▸ Extrait choisi:

= = =

Choisir un réseau de discussion décentralisé, comme ceux du Fediverse. L’avantage est celui d’un réseau ouvert, avec des plateformes décentralisées. L’inconvénient est que la structure de la conversation singe celle des réseaux dyssociaux : limites de caractères dans les messages, difficulté de retrouver un message dans le flux, pas de prise sur la modération, pas de possibilité de paramétrer ses propres discussions en fonction des sujets, hormis avec les hashtags.
Choisir une application de forum, comme Discord. Dans ce dernier cas, l’avantage est le contrôle des personnes qui accèdent à votre espace (votre serveur), la possibilité de structurer ce serveur en différents salons avec une finesse extrême dans la gestion des permissions de chaque personne que vous invitez à y accéder, la possibilité également des communications transversales, c’est-à-dire qui se nouent entre des membres sans devoir passer par la permission du «propriétaire» du serveur (vous, quoi). L’inconvénient : Discord n’est pas open source et vos données sont hébergées par leurs serveurs. L’entreprise est américaine, non soumise aux lois européennes sur la protection des données.

= = =

▸ Objectif de la tâche:
Répondez brièvement à ces questions sur l'extrait consacré aux réseaux de discussion :
1. Sur un réseau décentralisé, quel moyen permet malgré tout de paramétrer ses discussions selon les sujets ?
2. Comment l'extrait nomme-t-il l'espace auquel on contrôle l'accès sur Discord ?
3. À quelles lois l'entreprise qui gère Discord n'est-elle pas soumise ?
Les données ne jouent aucun rôle dans ce travail.

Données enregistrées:
= = =

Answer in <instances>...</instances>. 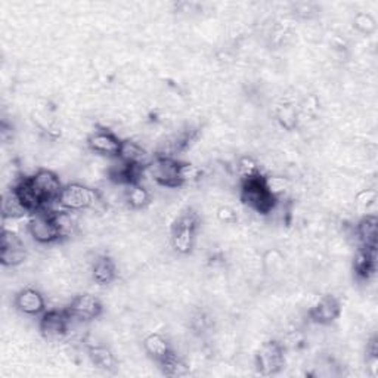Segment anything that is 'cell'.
Masks as SVG:
<instances>
[{
  "mask_svg": "<svg viewBox=\"0 0 378 378\" xmlns=\"http://www.w3.org/2000/svg\"><path fill=\"white\" fill-rule=\"evenodd\" d=\"M199 226L200 216L194 210H185L176 218L170 229V241L177 253L188 254L192 252Z\"/></svg>",
  "mask_w": 378,
  "mask_h": 378,
  "instance_id": "obj_1",
  "label": "cell"
},
{
  "mask_svg": "<svg viewBox=\"0 0 378 378\" xmlns=\"http://www.w3.org/2000/svg\"><path fill=\"white\" fill-rule=\"evenodd\" d=\"M240 196L245 206L260 215H269L278 204V199L266 189L263 176L241 182Z\"/></svg>",
  "mask_w": 378,
  "mask_h": 378,
  "instance_id": "obj_2",
  "label": "cell"
},
{
  "mask_svg": "<svg viewBox=\"0 0 378 378\" xmlns=\"http://www.w3.org/2000/svg\"><path fill=\"white\" fill-rule=\"evenodd\" d=\"M100 203H102V200L96 189L78 182L64 185L57 200V204L65 211H83L95 208Z\"/></svg>",
  "mask_w": 378,
  "mask_h": 378,
  "instance_id": "obj_3",
  "label": "cell"
},
{
  "mask_svg": "<svg viewBox=\"0 0 378 378\" xmlns=\"http://www.w3.org/2000/svg\"><path fill=\"white\" fill-rule=\"evenodd\" d=\"M27 229L30 237L39 244H52L62 238L57 211L49 207L31 213Z\"/></svg>",
  "mask_w": 378,
  "mask_h": 378,
  "instance_id": "obj_4",
  "label": "cell"
},
{
  "mask_svg": "<svg viewBox=\"0 0 378 378\" xmlns=\"http://www.w3.org/2000/svg\"><path fill=\"white\" fill-rule=\"evenodd\" d=\"M179 163L172 157L155 155L154 160L146 166L148 173L151 175L154 182L164 188H177L182 187L179 180Z\"/></svg>",
  "mask_w": 378,
  "mask_h": 378,
  "instance_id": "obj_5",
  "label": "cell"
},
{
  "mask_svg": "<svg viewBox=\"0 0 378 378\" xmlns=\"http://www.w3.org/2000/svg\"><path fill=\"white\" fill-rule=\"evenodd\" d=\"M65 310L69 312L71 319L78 322H89L102 314V303L96 295L83 293L76 295Z\"/></svg>",
  "mask_w": 378,
  "mask_h": 378,
  "instance_id": "obj_6",
  "label": "cell"
},
{
  "mask_svg": "<svg viewBox=\"0 0 378 378\" xmlns=\"http://www.w3.org/2000/svg\"><path fill=\"white\" fill-rule=\"evenodd\" d=\"M256 367L261 375H273L284 367V346L278 341L263 344L256 355Z\"/></svg>",
  "mask_w": 378,
  "mask_h": 378,
  "instance_id": "obj_7",
  "label": "cell"
},
{
  "mask_svg": "<svg viewBox=\"0 0 378 378\" xmlns=\"http://www.w3.org/2000/svg\"><path fill=\"white\" fill-rule=\"evenodd\" d=\"M27 259V250L24 241L18 234L4 229L2 242H0V260L5 268H16Z\"/></svg>",
  "mask_w": 378,
  "mask_h": 378,
  "instance_id": "obj_8",
  "label": "cell"
},
{
  "mask_svg": "<svg viewBox=\"0 0 378 378\" xmlns=\"http://www.w3.org/2000/svg\"><path fill=\"white\" fill-rule=\"evenodd\" d=\"M70 322H71V318L69 315V312L65 309L46 310L40 319V333L45 338L59 340L64 336H67Z\"/></svg>",
  "mask_w": 378,
  "mask_h": 378,
  "instance_id": "obj_9",
  "label": "cell"
},
{
  "mask_svg": "<svg viewBox=\"0 0 378 378\" xmlns=\"http://www.w3.org/2000/svg\"><path fill=\"white\" fill-rule=\"evenodd\" d=\"M30 177H31L33 185H35L36 191L39 192V195L42 196L47 207L49 204L57 203L64 185L61 182L59 176L55 172L49 169H40L35 175H31Z\"/></svg>",
  "mask_w": 378,
  "mask_h": 378,
  "instance_id": "obj_10",
  "label": "cell"
},
{
  "mask_svg": "<svg viewBox=\"0 0 378 378\" xmlns=\"http://www.w3.org/2000/svg\"><path fill=\"white\" fill-rule=\"evenodd\" d=\"M88 146H89V150L95 154L117 158L120 154L122 139L116 134H112L111 130L100 129V130H95L93 134L89 135Z\"/></svg>",
  "mask_w": 378,
  "mask_h": 378,
  "instance_id": "obj_11",
  "label": "cell"
},
{
  "mask_svg": "<svg viewBox=\"0 0 378 378\" xmlns=\"http://www.w3.org/2000/svg\"><path fill=\"white\" fill-rule=\"evenodd\" d=\"M341 314V303L336 295L326 294L312 306L307 312L309 318L319 325L333 324Z\"/></svg>",
  "mask_w": 378,
  "mask_h": 378,
  "instance_id": "obj_12",
  "label": "cell"
},
{
  "mask_svg": "<svg viewBox=\"0 0 378 378\" xmlns=\"http://www.w3.org/2000/svg\"><path fill=\"white\" fill-rule=\"evenodd\" d=\"M12 189L15 191L16 196H18L20 203L23 204V207L28 211V213H36L46 206V203L43 201L42 196L39 195V192L36 191L35 185L31 182V177L30 176H24L20 177L16 182L12 185Z\"/></svg>",
  "mask_w": 378,
  "mask_h": 378,
  "instance_id": "obj_13",
  "label": "cell"
},
{
  "mask_svg": "<svg viewBox=\"0 0 378 378\" xmlns=\"http://www.w3.org/2000/svg\"><path fill=\"white\" fill-rule=\"evenodd\" d=\"M15 307L24 315L37 317L46 312V300L39 290L27 287L15 295Z\"/></svg>",
  "mask_w": 378,
  "mask_h": 378,
  "instance_id": "obj_14",
  "label": "cell"
},
{
  "mask_svg": "<svg viewBox=\"0 0 378 378\" xmlns=\"http://www.w3.org/2000/svg\"><path fill=\"white\" fill-rule=\"evenodd\" d=\"M117 265L108 256H98L92 263V278L98 285H108L116 281Z\"/></svg>",
  "mask_w": 378,
  "mask_h": 378,
  "instance_id": "obj_15",
  "label": "cell"
},
{
  "mask_svg": "<svg viewBox=\"0 0 378 378\" xmlns=\"http://www.w3.org/2000/svg\"><path fill=\"white\" fill-rule=\"evenodd\" d=\"M117 158L122 160L123 163L129 164V166H136V167H142V169H146L148 164L151 163V160L148 158V154L142 148V145H139L138 142H134V141H129V139L122 141L120 154Z\"/></svg>",
  "mask_w": 378,
  "mask_h": 378,
  "instance_id": "obj_16",
  "label": "cell"
},
{
  "mask_svg": "<svg viewBox=\"0 0 378 378\" xmlns=\"http://www.w3.org/2000/svg\"><path fill=\"white\" fill-rule=\"evenodd\" d=\"M377 247H360L356 253L353 269L360 279H370L375 272Z\"/></svg>",
  "mask_w": 378,
  "mask_h": 378,
  "instance_id": "obj_17",
  "label": "cell"
},
{
  "mask_svg": "<svg viewBox=\"0 0 378 378\" xmlns=\"http://www.w3.org/2000/svg\"><path fill=\"white\" fill-rule=\"evenodd\" d=\"M88 353L93 365H96L100 370L111 374L117 371L119 364L116 356H114V353L108 348L102 346V344H90V346H88Z\"/></svg>",
  "mask_w": 378,
  "mask_h": 378,
  "instance_id": "obj_18",
  "label": "cell"
},
{
  "mask_svg": "<svg viewBox=\"0 0 378 378\" xmlns=\"http://www.w3.org/2000/svg\"><path fill=\"white\" fill-rule=\"evenodd\" d=\"M377 226L378 220L374 215H367L356 225V237L360 247H377Z\"/></svg>",
  "mask_w": 378,
  "mask_h": 378,
  "instance_id": "obj_19",
  "label": "cell"
},
{
  "mask_svg": "<svg viewBox=\"0 0 378 378\" xmlns=\"http://www.w3.org/2000/svg\"><path fill=\"white\" fill-rule=\"evenodd\" d=\"M143 349L154 360H157V362H160V360H163L173 350L169 340L158 333H153L145 337Z\"/></svg>",
  "mask_w": 378,
  "mask_h": 378,
  "instance_id": "obj_20",
  "label": "cell"
},
{
  "mask_svg": "<svg viewBox=\"0 0 378 378\" xmlns=\"http://www.w3.org/2000/svg\"><path fill=\"white\" fill-rule=\"evenodd\" d=\"M124 201L131 210H143L151 204V194L145 187H142V184L127 185Z\"/></svg>",
  "mask_w": 378,
  "mask_h": 378,
  "instance_id": "obj_21",
  "label": "cell"
},
{
  "mask_svg": "<svg viewBox=\"0 0 378 378\" xmlns=\"http://www.w3.org/2000/svg\"><path fill=\"white\" fill-rule=\"evenodd\" d=\"M27 213L28 211L23 207V204L20 203L18 196H16L13 189H9L6 194H4V199H2V218H4V220H6V219L16 220V219L25 216Z\"/></svg>",
  "mask_w": 378,
  "mask_h": 378,
  "instance_id": "obj_22",
  "label": "cell"
},
{
  "mask_svg": "<svg viewBox=\"0 0 378 378\" xmlns=\"http://www.w3.org/2000/svg\"><path fill=\"white\" fill-rule=\"evenodd\" d=\"M163 374L169 377H184L189 372L188 365L184 362V359L177 356L175 350H172L166 358L158 362Z\"/></svg>",
  "mask_w": 378,
  "mask_h": 378,
  "instance_id": "obj_23",
  "label": "cell"
},
{
  "mask_svg": "<svg viewBox=\"0 0 378 378\" xmlns=\"http://www.w3.org/2000/svg\"><path fill=\"white\" fill-rule=\"evenodd\" d=\"M276 122L285 130H294L299 124V111L293 102H284L276 108Z\"/></svg>",
  "mask_w": 378,
  "mask_h": 378,
  "instance_id": "obj_24",
  "label": "cell"
},
{
  "mask_svg": "<svg viewBox=\"0 0 378 378\" xmlns=\"http://www.w3.org/2000/svg\"><path fill=\"white\" fill-rule=\"evenodd\" d=\"M237 173L241 182H244V180H250L261 176V169L253 157L244 155L237 161Z\"/></svg>",
  "mask_w": 378,
  "mask_h": 378,
  "instance_id": "obj_25",
  "label": "cell"
},
{
  "mask_svg": "<svg viewBox=\"0 0 378 378\" xmlns=\"http://www.w3.org/2000/svg\"><path fill=\"white\" fill-rule=\"evenodd\" d=\"M263 179H265L266 189L275 199H279V196L284 195L290 189V180L284 176H263Z\"/></svg>",
  "mask_w": 378,
  "mask_h": 378,
  "instance_id": "obj_26",
  "label": "cell"
},
{
  "mask_svg": "<svg viewBox=\"0 0 378 378\" xmlns=\"http://www.w3.org/2000/svg\"><path fill=\"white\" fill-rule=\"evenodd\" d=\"M201 169L191 163H179V180L180 184H192L201 179Z\"/></svg>",
  "mask_w": 378,
  "mask_h": 378,
  "instance_id": "obj_27",
  "label": "cell"
},
{
  "mask_svg": "<svg viewBox=\"0 0 378 378\" xmlns=\"http://www.w3.org/2000/svg\"><path fill=\"white\" fill-rule=\"evenodd\" d=\"M261 265L265 272L268 273H276L283 269L284 266V257L278 250H269L265 256H263Z\"/></svg>",
  "mask_w": 378,
  "mask_h": 378,
  "instance_id": "obj_28",
  "label": "cell"
},
{
  "mask_svg": "<svg viewBox=\"0 0 378 378\" xmlns=\"http://www.w3.org/2000/svg\"><path fill=\"white\" fill-rule=\"evenodd\" d=\"M353 25L359 33H362V35H365V36L372 35V33L377 30L375 20L370 13H365V12H359L355 15Z\"/></svg>",
  "mask_w": 378,
  "mask_h": 378,
  "instance_id": "obj_29",
  "label": "cell"
},
{
  "mask_svg": "<svg viewBox=\"0 0 378 378\" xmlns=\"http://www.w3.org/2000/svg\"><path fill=\"white\" fill-rule=\"evenodd\" d=\"M377 201V191L375 189H364L356 195V204L362 208L371 207Z\"/></svg>",
  "mask_w": 378,
  "mask_h": 378,
  "instance_id": "obj_30",
  "label": "cell"
},
{
  "mask_svg": "<svg viewBox=\"0 0 378 378\" xmlns=\"http://www.w3.org/2000/svg\"><path fill=\"white\" fill-rule=\"evenodd\" d=\"M218 219H219V222H222L225 225H234L238 220V215L232 207L222 206L218 210Z\"/></svg>",
  "mask_w": 378,
  "mask_h": 378,
  "instance_id": "obj_31",
  "label": "cell"
},
{
  "mask_svg": "<svg viewBox=\"0 0 378 378\" xmlns=\"http://www.w3.org/2000/svg\"><path fill=\"white\" fill-rule=\"evenodd\" d=\"M367 352H368L370 358H378V343H377V337H374V338L370 340Z\"/></svg>",
  "mask_w": 378,
  "mask_h": 378,
  "instance_id": "obj_32",
  "label": "cell"
}]
</instances>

= = =

▸ Exercice terminé:
1. Les hashtags.
2. Votre serveur.
3. Aux lois européennes sur la protection des données.